→ **TEXT EXCERPT**:
■ ■ ■ ■ ■
American Hustle is dazzling look at decadent 70s
While not as smooth as his 2012 Oscar darling, David O. Russell’s latest, American Hustle, is easily one of the year’s best.
The film is loosely based on the ABSCAM scandal in the late 1970s. As part of the FBI investigation into stolen property trafficking corrupt politicians were jailed.
Russell and co-writer Eric Singer tip the tone early on with the disclaimer that ‘Some of this actually happened.’ Hustle is all but a guaranteed Oscar nomination lock thanks to the impeccable cast and Russell’s fun-spirited direction. Thankfully, there’s a lot more laughs than the regular Oscar favorites.
Russell opts for a three-person narrator format. Professional con man Irvin Rosenfeld (Christian Bale, Out of the Furnace) tells the realistic side. His girlfriend/partner, Sydney Prosser (Amy Adams, Man of Steel), has a more grounded take. Richie DiMaso (Bradley Cooper, The Hangover Part III) is the impulsive FBI agent forcing them to help take down corrupt officials.
■ ■ ■ ■ ■
→ **DATA SECTION**:
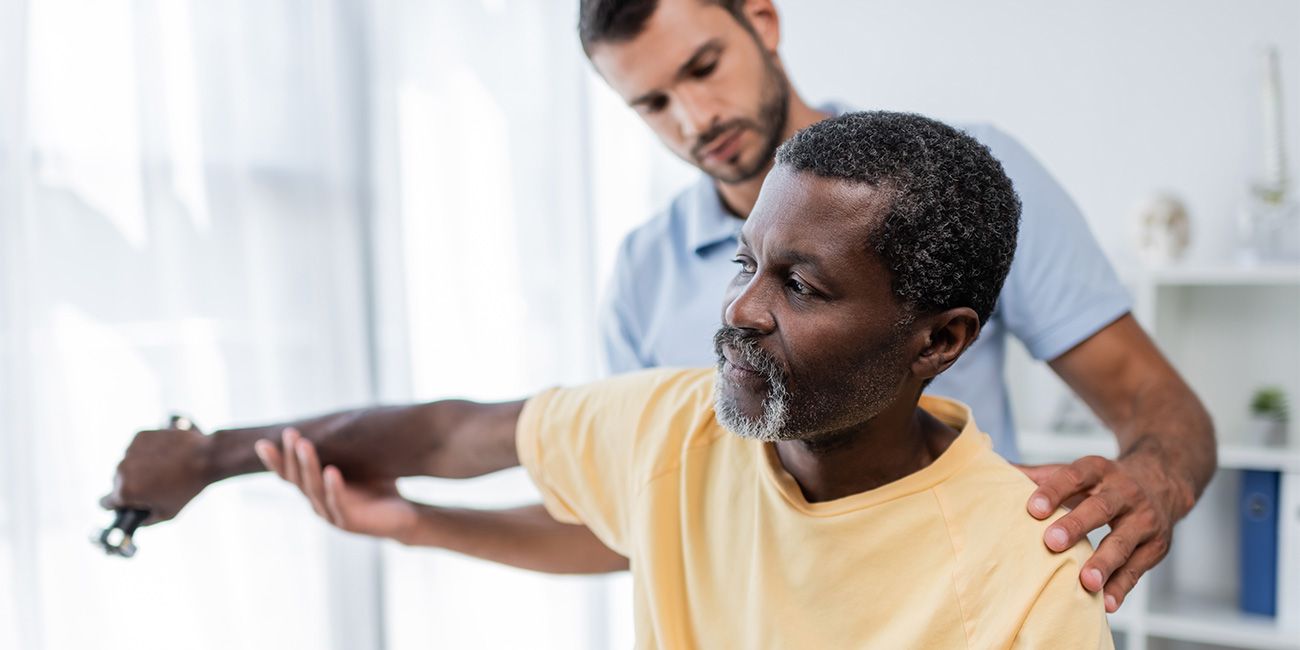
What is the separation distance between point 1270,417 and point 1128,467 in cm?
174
■ ■ ■ ■ ■
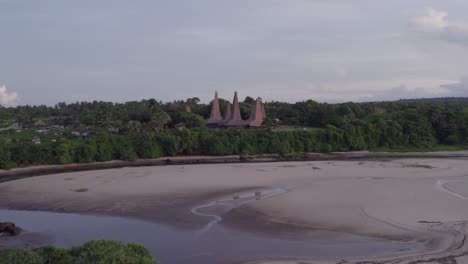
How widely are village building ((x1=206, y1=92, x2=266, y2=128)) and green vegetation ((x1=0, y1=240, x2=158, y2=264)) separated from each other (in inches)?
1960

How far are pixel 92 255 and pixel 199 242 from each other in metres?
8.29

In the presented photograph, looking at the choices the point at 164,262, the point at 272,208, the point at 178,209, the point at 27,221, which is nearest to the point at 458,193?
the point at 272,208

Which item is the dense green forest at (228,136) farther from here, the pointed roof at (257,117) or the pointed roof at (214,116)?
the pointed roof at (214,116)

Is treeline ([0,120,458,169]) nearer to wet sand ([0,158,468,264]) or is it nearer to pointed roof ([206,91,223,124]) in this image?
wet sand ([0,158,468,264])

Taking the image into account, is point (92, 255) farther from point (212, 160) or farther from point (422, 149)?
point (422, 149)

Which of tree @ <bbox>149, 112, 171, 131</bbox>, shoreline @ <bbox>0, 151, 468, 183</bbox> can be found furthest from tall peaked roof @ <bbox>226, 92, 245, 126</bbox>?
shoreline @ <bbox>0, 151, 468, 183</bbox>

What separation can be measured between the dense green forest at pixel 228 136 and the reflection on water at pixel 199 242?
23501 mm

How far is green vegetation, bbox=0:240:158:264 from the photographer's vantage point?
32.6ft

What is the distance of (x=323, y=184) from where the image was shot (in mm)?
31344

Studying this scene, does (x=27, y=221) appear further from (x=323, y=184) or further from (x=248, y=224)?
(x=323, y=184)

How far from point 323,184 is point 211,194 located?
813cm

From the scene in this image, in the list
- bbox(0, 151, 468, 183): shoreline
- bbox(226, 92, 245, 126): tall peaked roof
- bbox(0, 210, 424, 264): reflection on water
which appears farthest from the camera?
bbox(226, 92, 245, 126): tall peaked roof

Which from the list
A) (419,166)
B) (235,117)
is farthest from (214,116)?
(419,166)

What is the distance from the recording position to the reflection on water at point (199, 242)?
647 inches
■ ■ ■ ■ ■
→ **TASK TO CARRY OUT**:
Continue the film review of American Hustle from the point where it stops.

→ **EXERCISE RESULT**:
While Irvin’s adept at playing others, he’s only a sucker for his volatile wife, Rosalyn, which could derail his plans. Jennifer Lawrence, (The Hunger Games: Catching Fire) perfectly channels a Casino-era Sharon Stone. Lawrence is fantastic here and will likely be a top contender for Oscar gold.
Cooper establishes Richie as an overconfident dominant figure. He’s unafraid to impose his will on anyone, including his by-the-book boss Stoddard Thorsen (Louis C.K.).
Richie’s end game involves taking down Carmine Polito (a likable Jeremy Renner, Hansel & Gretel: Witch Hunters), the beloved mayor of Camden, New Jersey. But with so many unpredictable personalities, Richie’s plans have little chance of going as smoothly as he anticipates.
In the last two years, Russell has guided Adams and Cooper to Oscar nominations and Bale and Lawrence to Oscar wins. The trust level they have in him is evident. They all go outside their comfort zones in creating very distinct characters.
Bale is the best chameleon actor in Hollywood right now. Once again he manages to get completely lost in a role. Irvin isn’t Bale’s normal authoritative character, which he further illustrates by packing on a reported 40 pounds, giving Irvin a slouch and constantly getting flustered when reaching for his medication. Bale shows a surprisingly vulnerable side here and allows Irvin to be a sympathetic figure even as he’s conning people.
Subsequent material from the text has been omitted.